JP was working at the Ham & Eggs, a dive bar downtown. He invited me over. We arrived, she gave me one last chance to let her walk away, but I didn’t. She removed her hat, put up her hair, changed her top, put on a touch of lipstick, and in one minute looked like a different woman. Suddenly, she carried herself as a hot item on the town. I told her so, and she reminded me of the grand wardrobe of her previous life.
“Everybody wants Diane!” She exclaimed, recalling her status in Chicago.
JP greeted my unusual companion with the open mind I have come to expect from him. Then he tossed beers and wine our way. I wanted to feel at home in a dive bar indie music venue, but nothing was quite right. There was a DJ that night, and a small dance party packing up the room. We danced. We drank.
Diane didn’t need to remain sober enough to drive, just me, and she was soon visibly drunk. Her remarks were off the wall, centered on the greedy, the wealthy, even bringing up her dead son to strangers. For the first time, I saw the desperation. If she was an actor, I was applauding the play.
By the time we got to JP’s house and the floor-bed was made, she collapsed right beside me. I still had blue balls, but I just let her sleep.
I woke up first, that morning, nudging Diane to wake up. Her eyes searched for safety, determining where she was, remembering the night before. She seemed at ease looking at me. She let me flirt with her, but that tension had disappeared, so I didn’t pursue it. She was now concerned purely with survival, and she knew I was about to abandon her.
We walked back over to Vons. I got her coffee. We sat at the round table out front, in plain, public view.

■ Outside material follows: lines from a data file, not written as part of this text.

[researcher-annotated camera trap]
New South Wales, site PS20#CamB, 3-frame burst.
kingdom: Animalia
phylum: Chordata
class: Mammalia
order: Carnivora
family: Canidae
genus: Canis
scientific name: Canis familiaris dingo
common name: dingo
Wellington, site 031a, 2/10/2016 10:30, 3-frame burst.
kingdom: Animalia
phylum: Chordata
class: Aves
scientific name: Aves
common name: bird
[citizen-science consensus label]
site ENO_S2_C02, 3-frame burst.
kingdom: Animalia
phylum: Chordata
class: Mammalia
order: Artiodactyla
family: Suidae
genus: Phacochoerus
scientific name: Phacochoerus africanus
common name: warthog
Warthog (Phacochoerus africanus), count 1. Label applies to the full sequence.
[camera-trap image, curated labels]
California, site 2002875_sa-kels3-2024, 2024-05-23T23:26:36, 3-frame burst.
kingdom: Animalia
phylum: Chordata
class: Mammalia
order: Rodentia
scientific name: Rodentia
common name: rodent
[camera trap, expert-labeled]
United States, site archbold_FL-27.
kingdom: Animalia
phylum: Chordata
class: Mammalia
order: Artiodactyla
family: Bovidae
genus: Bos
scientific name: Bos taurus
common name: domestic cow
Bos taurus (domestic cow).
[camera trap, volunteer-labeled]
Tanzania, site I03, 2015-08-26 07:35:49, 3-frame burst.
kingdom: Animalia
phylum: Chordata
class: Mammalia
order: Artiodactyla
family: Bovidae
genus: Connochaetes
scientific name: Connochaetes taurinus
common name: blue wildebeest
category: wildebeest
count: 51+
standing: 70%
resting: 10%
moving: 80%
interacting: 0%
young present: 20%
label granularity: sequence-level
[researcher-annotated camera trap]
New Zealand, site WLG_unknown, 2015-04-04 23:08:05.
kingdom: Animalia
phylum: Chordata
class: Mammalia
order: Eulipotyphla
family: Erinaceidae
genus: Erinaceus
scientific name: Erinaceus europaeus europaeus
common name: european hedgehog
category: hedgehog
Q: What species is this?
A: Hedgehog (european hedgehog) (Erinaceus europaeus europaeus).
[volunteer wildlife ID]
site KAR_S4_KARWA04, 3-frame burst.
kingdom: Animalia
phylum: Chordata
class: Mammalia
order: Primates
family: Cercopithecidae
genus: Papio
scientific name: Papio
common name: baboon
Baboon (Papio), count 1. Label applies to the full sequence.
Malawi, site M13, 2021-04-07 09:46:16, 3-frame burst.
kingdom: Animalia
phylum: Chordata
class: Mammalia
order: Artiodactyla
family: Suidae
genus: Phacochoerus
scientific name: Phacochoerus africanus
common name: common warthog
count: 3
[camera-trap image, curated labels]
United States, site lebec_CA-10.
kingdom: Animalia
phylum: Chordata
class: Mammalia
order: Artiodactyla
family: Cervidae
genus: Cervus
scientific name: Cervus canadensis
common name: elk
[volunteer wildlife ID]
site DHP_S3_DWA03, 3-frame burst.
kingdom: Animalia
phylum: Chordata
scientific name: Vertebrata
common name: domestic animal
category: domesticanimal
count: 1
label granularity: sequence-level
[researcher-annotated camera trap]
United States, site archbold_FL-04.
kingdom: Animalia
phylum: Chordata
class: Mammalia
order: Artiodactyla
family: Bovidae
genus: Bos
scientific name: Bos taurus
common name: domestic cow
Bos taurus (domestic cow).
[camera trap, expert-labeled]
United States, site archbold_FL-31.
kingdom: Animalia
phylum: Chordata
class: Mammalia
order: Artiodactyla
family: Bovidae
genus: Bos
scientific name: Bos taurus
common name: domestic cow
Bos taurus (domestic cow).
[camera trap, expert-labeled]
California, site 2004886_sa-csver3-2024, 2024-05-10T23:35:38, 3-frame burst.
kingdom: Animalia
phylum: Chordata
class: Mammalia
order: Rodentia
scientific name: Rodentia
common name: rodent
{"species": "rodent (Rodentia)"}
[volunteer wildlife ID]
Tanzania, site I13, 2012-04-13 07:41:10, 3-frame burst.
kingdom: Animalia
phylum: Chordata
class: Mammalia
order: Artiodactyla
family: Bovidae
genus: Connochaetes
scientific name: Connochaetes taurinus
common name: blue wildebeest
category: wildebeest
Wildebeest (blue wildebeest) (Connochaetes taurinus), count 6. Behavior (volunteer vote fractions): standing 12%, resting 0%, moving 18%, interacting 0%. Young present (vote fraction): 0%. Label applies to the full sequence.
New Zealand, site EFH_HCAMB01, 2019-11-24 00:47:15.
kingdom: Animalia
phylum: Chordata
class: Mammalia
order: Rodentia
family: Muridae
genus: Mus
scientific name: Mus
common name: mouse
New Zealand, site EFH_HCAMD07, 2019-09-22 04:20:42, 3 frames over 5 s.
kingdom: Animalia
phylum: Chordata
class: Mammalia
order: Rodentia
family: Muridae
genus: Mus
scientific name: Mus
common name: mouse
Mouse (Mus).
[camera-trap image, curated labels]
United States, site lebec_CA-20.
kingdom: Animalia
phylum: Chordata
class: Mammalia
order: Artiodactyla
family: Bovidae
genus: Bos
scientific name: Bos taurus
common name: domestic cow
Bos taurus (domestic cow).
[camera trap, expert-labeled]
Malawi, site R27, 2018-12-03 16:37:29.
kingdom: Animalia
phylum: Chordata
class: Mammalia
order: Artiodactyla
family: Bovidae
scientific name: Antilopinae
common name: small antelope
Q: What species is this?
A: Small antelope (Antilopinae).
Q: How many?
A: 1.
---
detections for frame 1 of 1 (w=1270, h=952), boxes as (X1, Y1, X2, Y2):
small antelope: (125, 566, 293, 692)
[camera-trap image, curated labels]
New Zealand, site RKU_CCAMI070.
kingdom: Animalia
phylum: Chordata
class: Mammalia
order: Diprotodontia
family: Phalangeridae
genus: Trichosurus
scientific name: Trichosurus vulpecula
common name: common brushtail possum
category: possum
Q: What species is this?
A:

I got directions to a library for her to get online to coordinate a new rideshare. I thought about walking with her, but I knew where the line needed to end.
If I wasn’t going to protect her, I had to let her go, and I wasn’t about to get enmeshed in whatever was going on in her life, or psyche. If what I witnessed was all a trick of the mind, then she has a powerful psychosis happening, one capable of dragging me right into an alternative universe. If I saw what I saw, and she was truly on the run, then I had no business in it. My purpose was fulfilled, I guess.
I stayed in Los Angeles for about a week. I felt like a ghost. I was afraid to talk about it, yet I felt like it changed everything. Her brief presence in my life forever blew a hole into my perspective. Now, I am absolutely certain that surrounding us at all times, there is a force keeping things within the status quo. There are things we choose to ignore.
The next day, I was walking back from Vons when a police helicopter starting circling above me. In LA, there’s always a chopper in the sky, but they don’t always behave like this. With every loop, the apex of their flight path remained just a few hundred feet directly above my head, keeping my walking pace. I found myself staring at it in disbelief as I strolled along. By its fourth loop, I stopped, pulled out my phone and started shooting. It turned west immediately.
The day after that, I called Diane. She told me she was in Sacramento and that she was okay. In less than a minute, she excused herself from the call, and that was it. Her phone number was since deactivated just weeks later. Although I looked at her ID, I failed to get the name down in full proper spelling, or any other identifier, and have never confirmed her existence online.
To entertain the idea that we could have been a couple, or that I could have stood by her side, is to peer into a completely different life, one totally unexpected and with unpredictable consequences. But I’ll always wonder what could have been, had I stayed by her side. She’s the one that got away — I hope.